今回は、8月20日に投稿したリンナイ株式会社の「自己株TOBと自己株消却」の適時開示情報に関して、その背景が見えてきましたので当方の見方を紹介します。
あくまでも推測ですが、林謙治会長の目的は全く私の予想外だったかもしれません。
2021年8月24日 変更報告書No.12 林 謙治 株券等保有割合が1%以上減少したこと
2021年8月27日 変更報告書No.13 林 謙治 株券等保有割合が1%以上減少したこと EDINET
概要
8月19日に適時開示された内容では、リンナイが自己株TOB(上限200万株)を行うこと、そして取得した金庫株は消却するということでした。
誰が自己株TOBに応募したのかについては、今回の変更報告書をみるまではわかりませんでした。
今回の変更契約書から明らかになったのは、以下の通りです。
開示情報を見て思う事①
まず、8月19日の自己株TOBに応募したのは、(株)好兼商事であることは間違いないようです。
不思議に思ったのは、資産管理会社である(株)好兼商事がなぜ公開買付ではなく、ToSTNET3を使ったのかです。
公開買付であれば、みなし配当として受取配当金の益金不算入が使えるのに、ToSTNET3では、法人の場合は譲渡所得として税金が37%かかるからです。
恐らく、税金を余計に払ってでも、今回の一連の流れをスムーズに進めたかったのかも知れません。
1~2か月の準備が必要な公開買付に比べて、ToSTNET3は時間的にも手続き的にも簡単にできるからです。
開示情報を見て思う事②
(株)好兼商事は、140万株を林会長に現物分配したという。
現物の株式を分配するということは、剰余金の分配可能額との関係を考慮する必要があります。
140万株を分配する為には、その金額に相当する利益剰余金の額が必要となります。
その財源を160万株の売却代金で賄うことが出来れば、話の辻褄があいます。
恐らく、(株)好兼商事から林会長に140万株を現物分配する為に、最初に160万株をリンナイに売却したと考えるのが合理的です。
開示情報を見て思う事③
林会長は、現物分配を受けた140万株を寄付しています。
恐らく、公益財団等が寄付先だと思われます。
林会長は、140万株の配当を受けているので、配当課税(総合課税)がされるはずですが、寄付金控除の制度を活用し税負担は軽減されるはずです。

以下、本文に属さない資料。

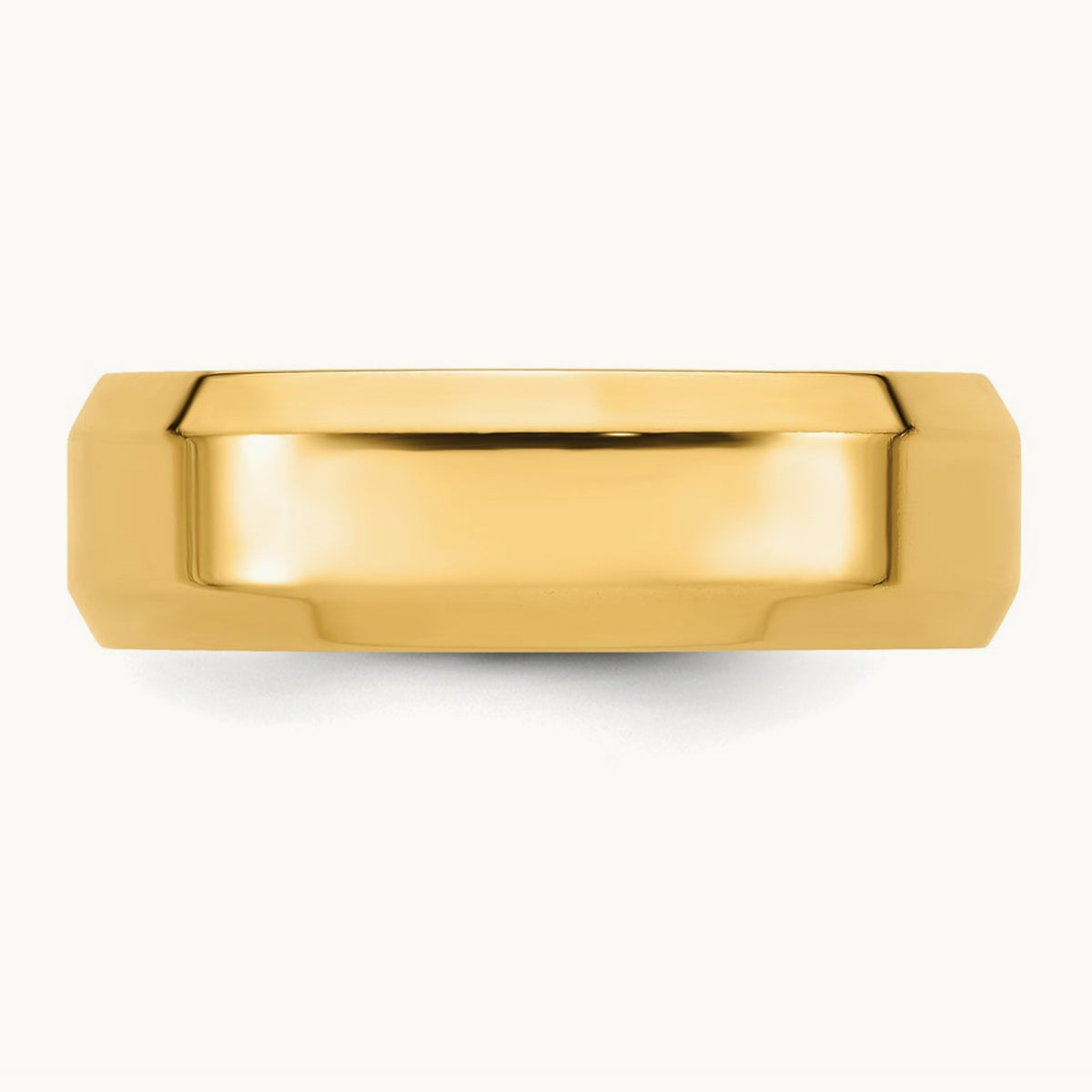 Bevel Edge Comfort Fit Band — 14K Yellow Gold, 7mm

所得の40%を控除することが出来るので、リンナイ株式の時価と簿価の差額から生ずる売却益に対する課税も低く抑えることが出来るはずです。
結果として、(株)好兼商事が保有していた簿価の低いリンナイ株式140万株を、ほとんど税負担なく、現在の時価で財団に寄付したことになります。
一株当たり配当を140円とすると、年間140万株×140円=196百万円の配当金です。
開示情報を見て思う事③
(株)好兼商事は、清算中とのことです。
通常、法人を清算する場合には、それに伴う税負担が生じます。
しかし、以下の課税分をカバーする為に、好兼商事は160万株を売却したと考えると合理的です。
- 160万株の株式譲渡益課税分
- 140万株の現物株式配当によるみなし譲渡益課税分
- 好兼商事清算時の課税分
これは、昨年設立したゲンリュウが関係ありそうです。
リンナイ株式を50万株保有していますが、林会長個人として250万株、資産管理会社として50万株の合計300万株が、適正な資産額と考えたと推測します。
それでも約300億円ですからすごい金額ではありますが。
開示情報を見て思う事➃
通常の経営者の場合、資産管理会社が保有する160万株を自己株TOBで売却したならば、売却益課税を軽減するために、飛行機や船を購入するケースが多いです。
金融機関の担当者であれば、当たり前のように提案するはずです。
しかし今回、林会長はこうした使い方をしていないようです。
結局、飛行機や船は、課税の繰り延べに過ぎないので、先延ばしせず、払うべき税金はさっさと払うという姿勢なのかと推測します。
まとめ
簿価の低いリンナイの株式を300万株(時価約300億円相当)保有している好兼商事を、いかにして次世代に承継するかということは、林会長には常に頭の痛い問題だったと推測されます。
金融機関の立場からすれば、資産承継の提案としては、宝の山に見える訳ですから、林会長にしてみれば辟易としていたに違いありません。
こうした状況の中で、寄付をし、次世代へ残す財産を適正な額とするにはどうすればいいかを考え、逆算していった結果が、160万株の自己株TOBだったと思われます。
いつまで続くかわからない課税の繰り延べや身の丈以上の借金もなく、それでも十分すぎる資産を残してもらえるなんて、私が承継者であれば、どんなに有難いかと思います。